Glu -> G6P -> G1P -> UPD-Glucose
UPD-Glucose—(glycogen synthase)—> Glycogen chain (recall the complex carbs lecture)
UPD-Glucose –>…—> fatty acids: lipids
The regulation of Hexokinase affects other pathways too, such as the Pentose Phosphate Pathway that leads to the production of Ribose-5-Phosphate, which produces nucleotides and cofactors like NAD+, FAD+ and coQ.
This is why the regulation of PFK-1 is critical to glycolysis. The conversion of F6P->F16P is the first irreversible or “committed step” in glycolysis.
The Step 10 Valve
The last step is also regulated too:
Phosphoenolpyruvate (PEP) —(Pyrovatekinase)–> Pyruvate, gain: ATP
Pyruvate kinase (Pk) is an enzyme that phosphorylates proteins. It’s a reaction running in reverse actually! In vitro, its runs the other way. Under physiologic conditions (pH = 7.4), it proceeds toward production of Pyruvate and produces ATP.
NOTE: A reaction that’s reversible has a ∆G = 0. Why? The reverse of an exogenic reaction is endogenic and vice versa. Thus Gibbs Free Energy has to be zero.
Pk is responsive to the levels of various metabolites, but there’s tissue-specific regulation too. In the liver, there’s an L isoform and in the muscle and brain, there’s an M isoform. Just like Hexokinase.
Both isoforms are allosteric enzymes that experience cooperative binding of their substrate (PEP).

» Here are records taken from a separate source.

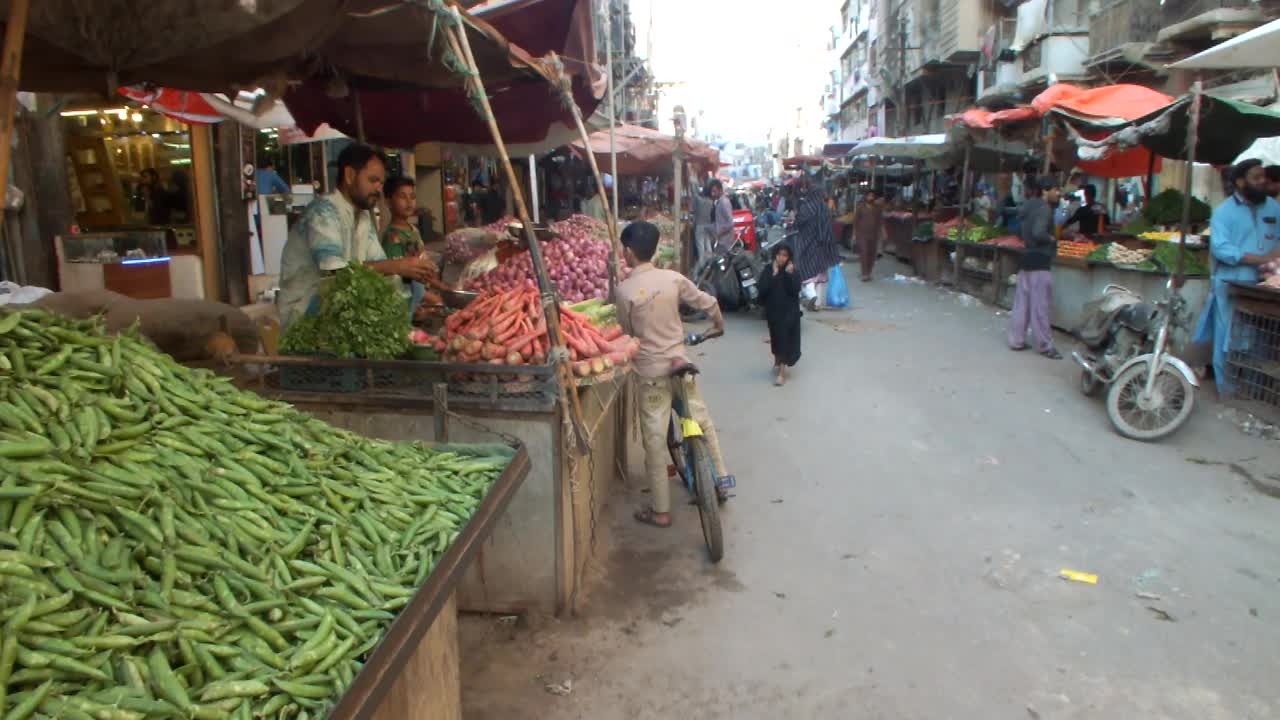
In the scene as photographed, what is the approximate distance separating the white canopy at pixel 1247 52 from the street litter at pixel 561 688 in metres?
7.99

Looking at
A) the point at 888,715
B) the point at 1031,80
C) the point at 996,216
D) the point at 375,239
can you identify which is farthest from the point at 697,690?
the point at 1031,80

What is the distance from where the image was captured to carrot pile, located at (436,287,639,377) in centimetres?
404

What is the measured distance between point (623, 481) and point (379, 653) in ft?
13.9

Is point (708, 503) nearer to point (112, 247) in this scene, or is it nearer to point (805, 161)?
point (112, 247)

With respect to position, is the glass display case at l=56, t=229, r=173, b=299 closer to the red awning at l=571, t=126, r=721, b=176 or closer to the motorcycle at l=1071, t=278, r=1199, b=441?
the red awning at l=571, t=126, r=721, b=176

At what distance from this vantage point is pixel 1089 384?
8.17 m

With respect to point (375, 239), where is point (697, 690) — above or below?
below

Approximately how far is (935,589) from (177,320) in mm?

Both are controlled by three effectors:
- PFK-1: When PFK-1 is open, F16P is produced and activates Pk. That is, glycolysis steps downstream from Step 3 will be pushed forward.

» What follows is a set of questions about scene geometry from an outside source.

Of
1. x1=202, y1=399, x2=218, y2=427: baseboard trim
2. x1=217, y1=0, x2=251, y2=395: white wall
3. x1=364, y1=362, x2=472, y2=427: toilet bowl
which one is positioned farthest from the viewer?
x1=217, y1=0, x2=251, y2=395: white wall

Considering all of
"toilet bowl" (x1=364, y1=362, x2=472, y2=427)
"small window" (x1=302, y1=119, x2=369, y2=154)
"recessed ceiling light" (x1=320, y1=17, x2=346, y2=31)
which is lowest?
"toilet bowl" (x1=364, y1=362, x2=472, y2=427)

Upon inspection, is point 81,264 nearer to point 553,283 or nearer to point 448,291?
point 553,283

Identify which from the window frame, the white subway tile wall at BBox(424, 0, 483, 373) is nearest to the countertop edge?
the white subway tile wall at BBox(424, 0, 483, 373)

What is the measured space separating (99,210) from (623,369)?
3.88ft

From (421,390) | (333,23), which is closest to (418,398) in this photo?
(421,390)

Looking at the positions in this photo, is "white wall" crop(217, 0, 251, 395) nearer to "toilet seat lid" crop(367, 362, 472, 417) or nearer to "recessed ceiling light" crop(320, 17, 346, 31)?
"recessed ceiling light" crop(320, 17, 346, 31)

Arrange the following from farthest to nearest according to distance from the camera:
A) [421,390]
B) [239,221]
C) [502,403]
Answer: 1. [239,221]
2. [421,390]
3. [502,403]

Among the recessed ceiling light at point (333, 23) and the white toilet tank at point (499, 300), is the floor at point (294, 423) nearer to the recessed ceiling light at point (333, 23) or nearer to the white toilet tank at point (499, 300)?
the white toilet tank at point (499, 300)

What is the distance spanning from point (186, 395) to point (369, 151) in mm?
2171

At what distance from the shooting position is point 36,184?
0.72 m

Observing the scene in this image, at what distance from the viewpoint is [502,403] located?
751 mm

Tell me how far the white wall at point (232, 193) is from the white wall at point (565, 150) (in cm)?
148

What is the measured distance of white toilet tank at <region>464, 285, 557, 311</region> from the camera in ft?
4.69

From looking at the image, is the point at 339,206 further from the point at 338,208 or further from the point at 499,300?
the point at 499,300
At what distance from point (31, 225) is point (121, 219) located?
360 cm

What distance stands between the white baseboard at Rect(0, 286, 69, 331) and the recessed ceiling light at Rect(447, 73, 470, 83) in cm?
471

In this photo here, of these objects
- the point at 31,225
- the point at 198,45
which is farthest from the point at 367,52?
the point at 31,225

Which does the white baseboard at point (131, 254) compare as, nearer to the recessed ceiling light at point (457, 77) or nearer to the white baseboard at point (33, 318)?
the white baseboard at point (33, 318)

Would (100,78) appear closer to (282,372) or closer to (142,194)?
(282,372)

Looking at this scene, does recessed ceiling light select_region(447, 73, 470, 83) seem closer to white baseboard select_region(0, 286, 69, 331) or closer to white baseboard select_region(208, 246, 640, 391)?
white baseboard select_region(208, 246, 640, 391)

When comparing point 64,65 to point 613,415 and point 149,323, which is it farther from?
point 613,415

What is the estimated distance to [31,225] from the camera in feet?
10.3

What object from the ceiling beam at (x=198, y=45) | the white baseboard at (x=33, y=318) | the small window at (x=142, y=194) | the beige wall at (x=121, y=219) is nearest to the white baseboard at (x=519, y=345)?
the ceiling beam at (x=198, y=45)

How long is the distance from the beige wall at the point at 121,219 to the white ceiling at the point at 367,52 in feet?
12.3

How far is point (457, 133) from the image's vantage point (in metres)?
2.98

- ATP: ATP inhibits PFK-1 and Pk. That is high [ATP] can close two of three MVs that control Glycolysis.
- Alanine: High [Alanine] => [Pyruvate] is also high => other pathways leading to the synthesis of ATP => [ATP] is high => high energy state. Thus it’s an inhibitor as well. See this article on the Cahill Cycle for more on the relationship between Alanine and Pyruvate.

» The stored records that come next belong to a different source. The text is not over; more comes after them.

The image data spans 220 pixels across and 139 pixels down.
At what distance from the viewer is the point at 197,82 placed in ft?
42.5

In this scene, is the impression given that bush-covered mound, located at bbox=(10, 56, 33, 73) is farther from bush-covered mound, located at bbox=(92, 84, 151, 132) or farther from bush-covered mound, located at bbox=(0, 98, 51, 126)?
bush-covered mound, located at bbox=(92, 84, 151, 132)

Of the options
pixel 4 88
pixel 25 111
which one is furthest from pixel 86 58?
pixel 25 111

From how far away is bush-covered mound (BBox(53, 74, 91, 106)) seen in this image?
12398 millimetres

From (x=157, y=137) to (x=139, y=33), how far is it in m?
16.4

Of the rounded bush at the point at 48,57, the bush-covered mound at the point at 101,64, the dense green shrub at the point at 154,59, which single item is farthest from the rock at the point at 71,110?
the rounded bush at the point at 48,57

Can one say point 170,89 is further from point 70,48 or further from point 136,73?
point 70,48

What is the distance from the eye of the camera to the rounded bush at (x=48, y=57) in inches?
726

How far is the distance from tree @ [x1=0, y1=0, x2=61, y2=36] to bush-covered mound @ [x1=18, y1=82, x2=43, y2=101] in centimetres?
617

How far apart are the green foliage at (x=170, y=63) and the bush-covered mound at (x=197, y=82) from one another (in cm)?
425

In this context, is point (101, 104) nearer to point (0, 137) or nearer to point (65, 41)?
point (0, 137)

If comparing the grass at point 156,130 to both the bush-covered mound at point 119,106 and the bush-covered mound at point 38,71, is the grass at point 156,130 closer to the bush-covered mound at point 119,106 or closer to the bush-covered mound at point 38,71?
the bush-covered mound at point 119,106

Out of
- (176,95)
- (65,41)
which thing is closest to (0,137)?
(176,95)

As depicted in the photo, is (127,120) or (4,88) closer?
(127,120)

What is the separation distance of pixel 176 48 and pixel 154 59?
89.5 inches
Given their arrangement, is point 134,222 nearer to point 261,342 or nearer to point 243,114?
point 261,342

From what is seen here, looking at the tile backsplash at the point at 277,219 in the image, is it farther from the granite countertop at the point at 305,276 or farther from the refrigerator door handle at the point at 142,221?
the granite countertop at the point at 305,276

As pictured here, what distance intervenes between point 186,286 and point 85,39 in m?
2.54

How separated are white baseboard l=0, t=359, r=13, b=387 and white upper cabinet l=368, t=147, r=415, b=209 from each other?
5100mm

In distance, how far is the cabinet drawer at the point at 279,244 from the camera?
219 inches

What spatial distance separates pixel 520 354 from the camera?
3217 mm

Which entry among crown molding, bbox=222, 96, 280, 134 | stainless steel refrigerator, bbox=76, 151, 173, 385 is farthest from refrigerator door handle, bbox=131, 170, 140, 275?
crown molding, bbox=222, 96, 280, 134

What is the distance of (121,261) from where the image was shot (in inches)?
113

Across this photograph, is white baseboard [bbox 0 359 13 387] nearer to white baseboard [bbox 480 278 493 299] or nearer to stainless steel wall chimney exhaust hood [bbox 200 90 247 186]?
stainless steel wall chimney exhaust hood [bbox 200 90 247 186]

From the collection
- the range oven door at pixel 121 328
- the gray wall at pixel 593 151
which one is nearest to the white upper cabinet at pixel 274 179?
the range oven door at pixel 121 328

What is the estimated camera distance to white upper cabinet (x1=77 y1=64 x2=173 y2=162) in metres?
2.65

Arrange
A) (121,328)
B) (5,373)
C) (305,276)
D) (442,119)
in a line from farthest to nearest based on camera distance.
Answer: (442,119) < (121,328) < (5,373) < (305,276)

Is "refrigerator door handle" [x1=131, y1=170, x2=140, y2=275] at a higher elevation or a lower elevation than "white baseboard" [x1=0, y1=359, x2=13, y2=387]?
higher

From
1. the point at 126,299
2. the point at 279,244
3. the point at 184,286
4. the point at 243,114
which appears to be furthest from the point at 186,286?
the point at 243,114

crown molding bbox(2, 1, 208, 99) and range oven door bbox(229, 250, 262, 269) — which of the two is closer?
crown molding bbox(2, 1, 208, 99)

Difference between the L and M isoforms of Pk
The L isoform is controlled by reversible phosphorylation:
When [Glu] is low, glucagon is produced => liver receptors kick of a cascade and activate Protein Kinase A (PKA). The PKA phosphorylates the Pk (L isoform of Pk, that is (since we’re in the liver)). This inhibits Pk.
Important! Muscle and Brain cells do not have glucagon receptors. This means this pathway inhibition doesn’t occur. Why? Because Brain and Muscle need the energy.
Sidebar on PKA and cAMP
PKA is a family of enzymes whose activity depends on the concentration of cyclic AMP (cAMP). Specifically:
- a hormone like glucagon wakes up a G protein-coupled receptor that causes the conversion of GDP to GTP.
- The GTP activates the enzyme adenylyl cyclase, which catalyzes the conversion of ATP into cAMP.
- 4 cAMP are needed to bind to PKA to wake it up, two to each of its regulatory subunits
- These two regulatory subunits detach from the enzymes, exposing the two catalytic subunits of PKA, thus putting them to work.
- As they phosphorylate proteins, a substrate is released that converts cAMP back to ATP, providing a negative feedback mechanism.
- There are L and M isoforms for both Hexokinase and Pyruvate Kinase (Pk)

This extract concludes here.